A.鍛造は金属をプレスして成形する方法、切削は金属を削って成形する方法
鍛造と切削によるケースは一長一短で、どちらが良い悪いと言う判断基準は一切ない
“時計ケース”と一概に言っても、その形になる前の製造方法はモデルごとに異なる。というのも、ケースの加工方法は、主に“鍛造”と“切削”の2種類にわけられるからだ。
鍛造は金属を繰り返しプレスして成形する製法、日本刀の刀鍛冶がそれにあたる。これにより金属の目が詰まるため、より硬くなる。

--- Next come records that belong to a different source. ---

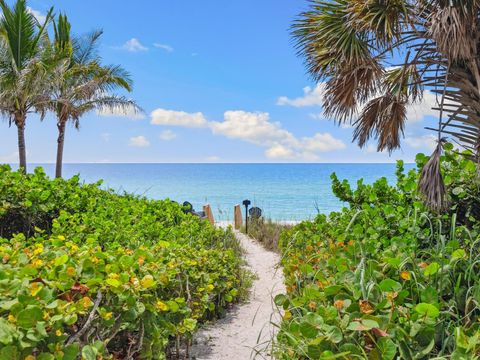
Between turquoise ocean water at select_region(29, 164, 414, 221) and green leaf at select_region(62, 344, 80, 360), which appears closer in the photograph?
green leaf at select_region(62, 344, 80, 360)

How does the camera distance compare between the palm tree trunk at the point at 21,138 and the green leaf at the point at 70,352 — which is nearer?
the green leaf at the point at 70,352

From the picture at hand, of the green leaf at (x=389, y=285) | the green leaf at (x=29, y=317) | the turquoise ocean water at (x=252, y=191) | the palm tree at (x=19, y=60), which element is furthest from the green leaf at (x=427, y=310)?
the palm tree at (x=19, y=60)

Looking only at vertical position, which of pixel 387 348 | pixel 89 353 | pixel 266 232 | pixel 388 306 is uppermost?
pixel 388 306

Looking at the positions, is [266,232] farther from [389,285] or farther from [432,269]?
[389,285]

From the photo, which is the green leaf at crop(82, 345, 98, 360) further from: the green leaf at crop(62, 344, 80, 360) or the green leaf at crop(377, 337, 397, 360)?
the green leaf at crop(377, 337, 397, 360)

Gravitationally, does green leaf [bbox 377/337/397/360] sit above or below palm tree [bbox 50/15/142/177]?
below

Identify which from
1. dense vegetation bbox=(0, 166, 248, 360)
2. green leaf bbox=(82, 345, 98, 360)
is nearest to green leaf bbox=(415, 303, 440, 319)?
dense vegetation bbox=(0, 166, 248, 360)

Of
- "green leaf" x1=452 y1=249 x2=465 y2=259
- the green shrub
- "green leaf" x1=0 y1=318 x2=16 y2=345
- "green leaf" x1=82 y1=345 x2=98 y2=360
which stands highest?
"green leaf" x1=452 y1=249 x2=465 y2=259

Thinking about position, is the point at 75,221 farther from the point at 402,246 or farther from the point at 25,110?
the point at 25,110

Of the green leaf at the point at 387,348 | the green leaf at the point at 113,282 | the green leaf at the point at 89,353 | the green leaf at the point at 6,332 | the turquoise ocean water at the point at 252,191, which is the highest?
the green leaf at the point at 113,282

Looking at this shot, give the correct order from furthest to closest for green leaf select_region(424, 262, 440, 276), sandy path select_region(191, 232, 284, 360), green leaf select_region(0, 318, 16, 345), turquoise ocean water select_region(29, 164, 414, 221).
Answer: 1. turquoise ocean water select_region(29, 164, 414, 221)
2. sandy path select_region(191, 232, 284, 360)
3. green leaf select_region(424, 262, 440, 276)
4. green leaf select_region(0, 318, 16, 345)

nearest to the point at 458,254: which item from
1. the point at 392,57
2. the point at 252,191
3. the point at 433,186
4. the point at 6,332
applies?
the point at 433,186

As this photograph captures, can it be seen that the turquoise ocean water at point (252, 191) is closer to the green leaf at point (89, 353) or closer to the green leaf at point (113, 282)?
the green leaf at point (113, 282)

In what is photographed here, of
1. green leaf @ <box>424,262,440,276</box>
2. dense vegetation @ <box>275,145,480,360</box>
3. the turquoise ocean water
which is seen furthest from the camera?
the turquoise ocean water
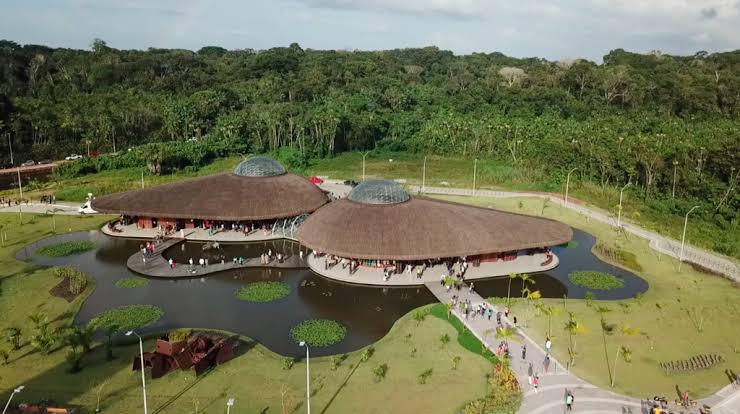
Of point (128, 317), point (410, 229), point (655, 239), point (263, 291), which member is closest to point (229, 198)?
point (263, 291)

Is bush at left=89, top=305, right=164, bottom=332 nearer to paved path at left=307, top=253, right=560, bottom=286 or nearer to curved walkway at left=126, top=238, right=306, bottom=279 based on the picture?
curved walkway at left=126, top=238, right=306, bottom=279

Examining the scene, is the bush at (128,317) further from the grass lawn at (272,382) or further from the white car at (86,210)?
the white car at (86,210)

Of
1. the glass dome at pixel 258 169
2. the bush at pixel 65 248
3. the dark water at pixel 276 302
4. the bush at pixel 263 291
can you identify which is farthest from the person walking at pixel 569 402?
the bush at pixel 65 248

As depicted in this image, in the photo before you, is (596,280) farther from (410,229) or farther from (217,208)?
(217,208)

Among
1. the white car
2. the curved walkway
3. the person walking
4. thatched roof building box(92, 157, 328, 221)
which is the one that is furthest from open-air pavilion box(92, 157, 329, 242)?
the person walking

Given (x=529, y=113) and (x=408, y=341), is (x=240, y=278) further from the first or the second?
(x=529, y=113)

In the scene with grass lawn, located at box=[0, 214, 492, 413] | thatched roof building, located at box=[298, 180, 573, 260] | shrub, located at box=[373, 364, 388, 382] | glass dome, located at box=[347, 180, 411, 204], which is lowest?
grass lawn, located at box=[0, 214, 492, 413]

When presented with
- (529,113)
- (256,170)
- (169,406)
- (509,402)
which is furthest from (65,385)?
(529,113)
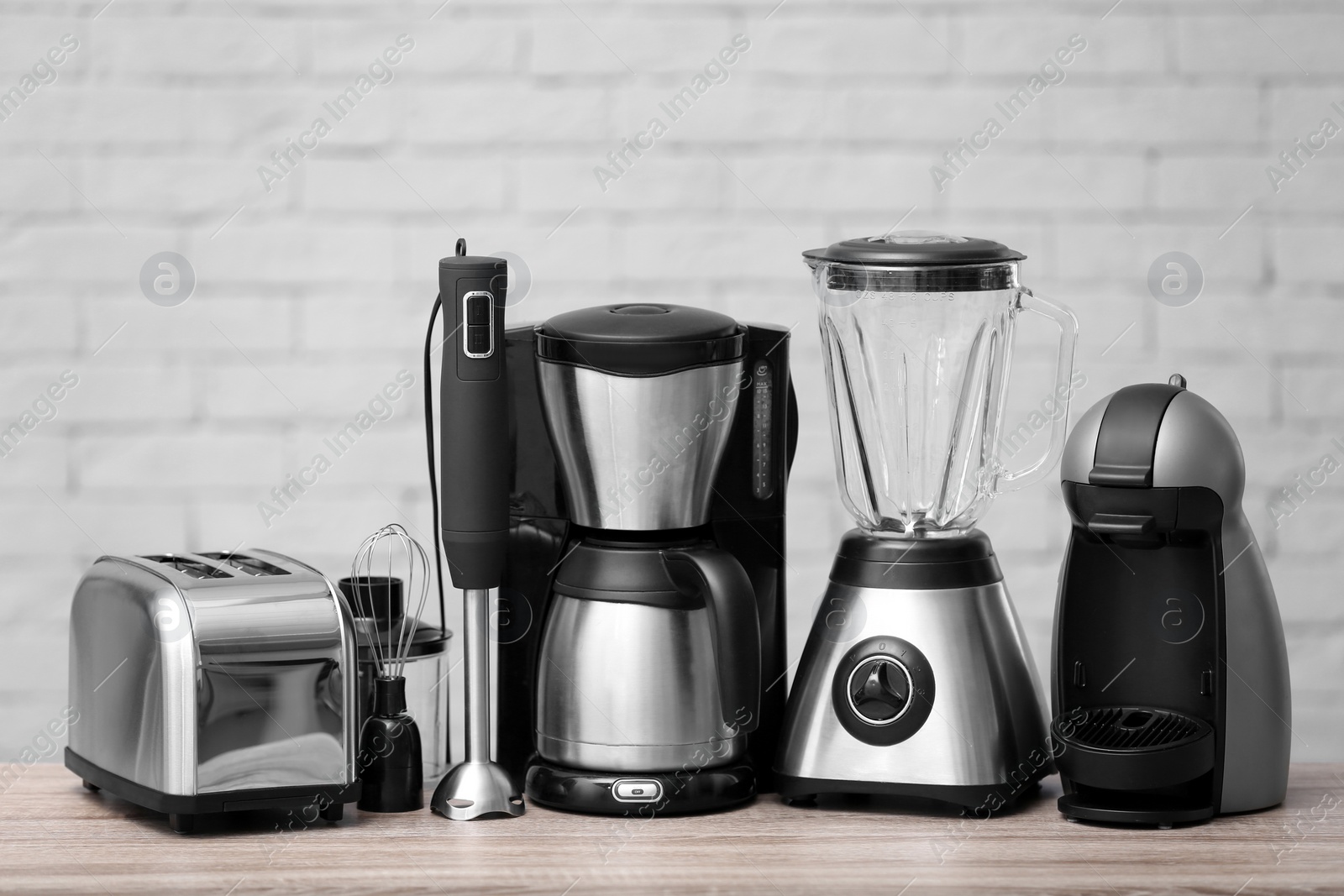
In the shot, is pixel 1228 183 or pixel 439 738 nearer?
pixel 439 738

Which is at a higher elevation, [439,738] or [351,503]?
[351,503]

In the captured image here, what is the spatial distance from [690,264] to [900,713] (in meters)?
0.63

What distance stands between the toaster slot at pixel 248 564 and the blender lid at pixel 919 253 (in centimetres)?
48

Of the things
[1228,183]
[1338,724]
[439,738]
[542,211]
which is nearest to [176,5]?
[542,211]

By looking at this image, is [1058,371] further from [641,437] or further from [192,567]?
[192,567]

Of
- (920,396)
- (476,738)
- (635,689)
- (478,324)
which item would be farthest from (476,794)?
(920,396)

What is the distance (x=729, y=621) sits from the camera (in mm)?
1138

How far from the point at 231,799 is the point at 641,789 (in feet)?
0.97

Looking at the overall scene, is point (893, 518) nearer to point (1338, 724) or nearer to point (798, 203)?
point (798, 203)

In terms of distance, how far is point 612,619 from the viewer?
112 centimetres

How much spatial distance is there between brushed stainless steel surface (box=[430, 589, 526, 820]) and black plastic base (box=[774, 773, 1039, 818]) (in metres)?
0.21

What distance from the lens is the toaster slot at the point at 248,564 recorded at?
1127 mm

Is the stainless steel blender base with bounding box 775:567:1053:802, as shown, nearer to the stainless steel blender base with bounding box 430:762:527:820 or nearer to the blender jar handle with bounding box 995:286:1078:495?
the blender jar handle with bounding box 995:286:1078:495

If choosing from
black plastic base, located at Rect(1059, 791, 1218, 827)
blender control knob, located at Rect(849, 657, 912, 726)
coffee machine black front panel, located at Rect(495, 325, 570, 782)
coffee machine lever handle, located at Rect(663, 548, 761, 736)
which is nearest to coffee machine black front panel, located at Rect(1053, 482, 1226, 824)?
black plastic base, located at Rect(1059, 791, 1218, 827)
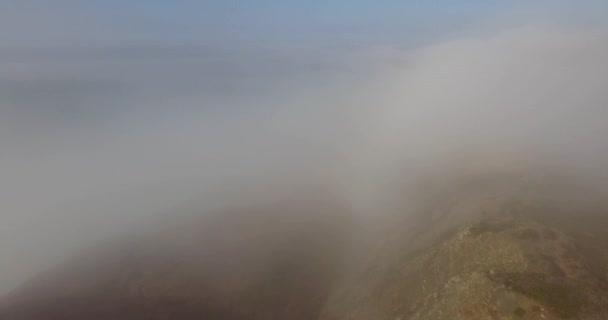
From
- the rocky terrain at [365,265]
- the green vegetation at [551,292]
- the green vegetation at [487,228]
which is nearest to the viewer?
the green vegetation at [551,292]

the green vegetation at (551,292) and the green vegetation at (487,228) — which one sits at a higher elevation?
the green vegetation at (487,228)

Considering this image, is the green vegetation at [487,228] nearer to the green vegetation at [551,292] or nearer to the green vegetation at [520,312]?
the green vegetation at [551,292]

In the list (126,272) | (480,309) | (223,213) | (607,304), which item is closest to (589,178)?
(607,304)

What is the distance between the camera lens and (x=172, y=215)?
18188cm

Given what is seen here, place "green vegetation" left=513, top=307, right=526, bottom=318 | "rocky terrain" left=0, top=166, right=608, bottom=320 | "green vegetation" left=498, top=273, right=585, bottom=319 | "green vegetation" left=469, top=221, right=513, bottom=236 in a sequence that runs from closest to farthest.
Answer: "green vegetation" left=513, top=307, right=526, bottom=318 → "green vegetation" left=498, top=273, right=585, bottom=319 → "rocky terrain" left=0, top=166, right=608, bottom=320 → "green vegetation" left=469, top=221, right=513, bottom=236

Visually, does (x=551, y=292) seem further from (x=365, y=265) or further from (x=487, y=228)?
(x=365, y=265)

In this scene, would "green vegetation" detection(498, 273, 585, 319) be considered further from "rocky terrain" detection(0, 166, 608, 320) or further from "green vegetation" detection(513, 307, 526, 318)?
"green vegetation" detection(513, 307, 526, 318)

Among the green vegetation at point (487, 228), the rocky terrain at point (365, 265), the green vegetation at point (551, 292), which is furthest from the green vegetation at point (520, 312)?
the green vegetation at point (487, 228)

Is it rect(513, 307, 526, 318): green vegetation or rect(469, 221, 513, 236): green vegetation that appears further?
rect(469, 221, 513, 236): green vegetation

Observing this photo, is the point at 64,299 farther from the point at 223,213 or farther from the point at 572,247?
the point at 572,247

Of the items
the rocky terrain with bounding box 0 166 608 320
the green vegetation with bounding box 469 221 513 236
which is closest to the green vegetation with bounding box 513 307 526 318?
the rocky terrain with bounding box 0 166 608 320

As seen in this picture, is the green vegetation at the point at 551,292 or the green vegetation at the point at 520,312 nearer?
the green vegetation at the point at 520,312

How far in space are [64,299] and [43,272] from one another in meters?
32.0

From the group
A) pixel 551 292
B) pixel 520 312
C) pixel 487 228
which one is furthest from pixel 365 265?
pixel 520 312
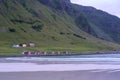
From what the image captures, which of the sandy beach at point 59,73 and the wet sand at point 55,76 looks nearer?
the wet sand at point 55,76

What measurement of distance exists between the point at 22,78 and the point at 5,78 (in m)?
1.34

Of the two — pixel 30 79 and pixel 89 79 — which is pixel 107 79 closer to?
pixel 89 79

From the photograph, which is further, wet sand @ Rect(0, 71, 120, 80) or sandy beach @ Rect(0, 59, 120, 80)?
sandy beach @ Rect(0, 59, 120, 80)

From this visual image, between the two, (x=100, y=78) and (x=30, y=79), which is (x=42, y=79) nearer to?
(x=30, y=79)

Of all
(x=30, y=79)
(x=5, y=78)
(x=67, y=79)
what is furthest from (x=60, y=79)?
(x=5, y=78)

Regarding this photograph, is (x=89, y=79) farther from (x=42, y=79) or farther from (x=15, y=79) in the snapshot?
(x=15, y=79)

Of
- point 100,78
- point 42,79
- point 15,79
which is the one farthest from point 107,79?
point 15,79

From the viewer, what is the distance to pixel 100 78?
31.7 metres

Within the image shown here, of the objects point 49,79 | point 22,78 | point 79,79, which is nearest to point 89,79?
point 79,79

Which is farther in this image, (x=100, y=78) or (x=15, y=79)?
(x=100, y=78)

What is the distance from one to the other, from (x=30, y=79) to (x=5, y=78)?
2057mm

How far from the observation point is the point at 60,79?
3047 cm

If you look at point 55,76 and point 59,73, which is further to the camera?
point 59,73

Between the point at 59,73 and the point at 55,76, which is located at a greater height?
the point at 59,73
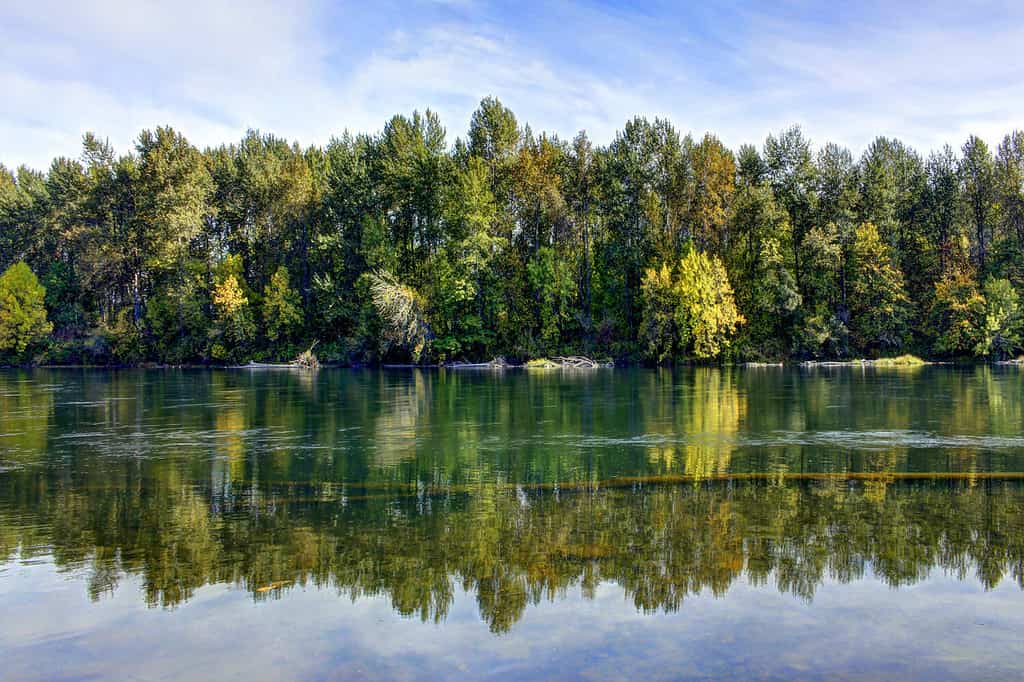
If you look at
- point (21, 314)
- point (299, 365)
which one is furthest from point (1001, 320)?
point (21, 314)

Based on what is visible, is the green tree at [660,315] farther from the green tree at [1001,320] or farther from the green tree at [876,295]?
the green tree at [1001,320]

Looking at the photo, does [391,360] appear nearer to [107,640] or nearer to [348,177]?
[348,177]

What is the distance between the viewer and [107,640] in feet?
29.1

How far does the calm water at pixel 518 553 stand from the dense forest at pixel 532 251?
1818 inches

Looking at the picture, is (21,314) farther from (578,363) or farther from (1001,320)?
(1001,320)

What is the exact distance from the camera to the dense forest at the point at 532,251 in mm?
68688

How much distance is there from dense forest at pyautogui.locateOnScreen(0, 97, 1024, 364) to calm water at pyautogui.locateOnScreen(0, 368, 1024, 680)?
46.2 m

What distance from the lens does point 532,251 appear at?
7862 centimetres

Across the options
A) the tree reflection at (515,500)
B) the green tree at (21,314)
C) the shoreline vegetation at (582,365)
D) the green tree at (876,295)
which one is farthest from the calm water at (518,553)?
the green tree at (21,314)

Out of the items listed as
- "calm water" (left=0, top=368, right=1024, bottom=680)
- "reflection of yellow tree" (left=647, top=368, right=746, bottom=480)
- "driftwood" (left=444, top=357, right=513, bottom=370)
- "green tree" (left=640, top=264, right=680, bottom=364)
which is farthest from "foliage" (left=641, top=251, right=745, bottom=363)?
"calm water" (left=0, top=368, right=1024, bottom=680)

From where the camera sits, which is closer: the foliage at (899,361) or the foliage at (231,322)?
the foliage at (899,361)

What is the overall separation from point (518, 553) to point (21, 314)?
8506 cm

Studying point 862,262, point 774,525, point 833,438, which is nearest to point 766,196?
Result: point 862,262

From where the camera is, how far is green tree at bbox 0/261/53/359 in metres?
80.0
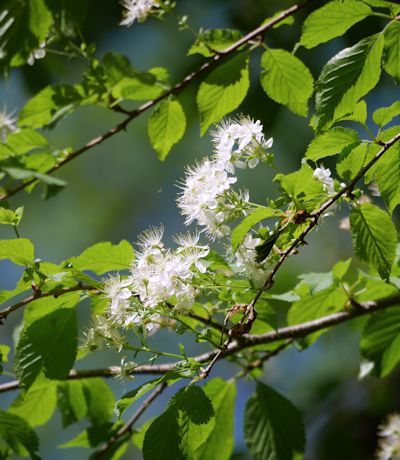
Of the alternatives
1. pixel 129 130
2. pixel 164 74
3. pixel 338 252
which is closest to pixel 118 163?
pixel 129 130

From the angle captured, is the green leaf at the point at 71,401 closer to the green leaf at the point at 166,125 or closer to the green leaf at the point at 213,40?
the green leaf at the point at 166,125

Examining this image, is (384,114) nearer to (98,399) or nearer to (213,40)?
(213,40)

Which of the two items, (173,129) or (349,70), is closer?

また研磨した際にも素が出にくく、磨くほどに輝きを増すというのも特徴。ただ複雑なケース形状の製造には向かないうえ、成形にはいくつもの金型が必要になりコストが掛かるため、採用するメーカーはそれほど多くない。
ちなみにロレックスはもちろんだが、アップルウォッチのケースも鍛造で作られていて話題となった。
切削は文字どおり、金属を切って成形する製法。加工がしやすく、ケースの形状について制限が少なくなる点が大きなメリットだ。
またエッジを立てやすいことも特徴だが、金属の目がそれほど詰まってはいないため平滑な面は出しにくいと言われる。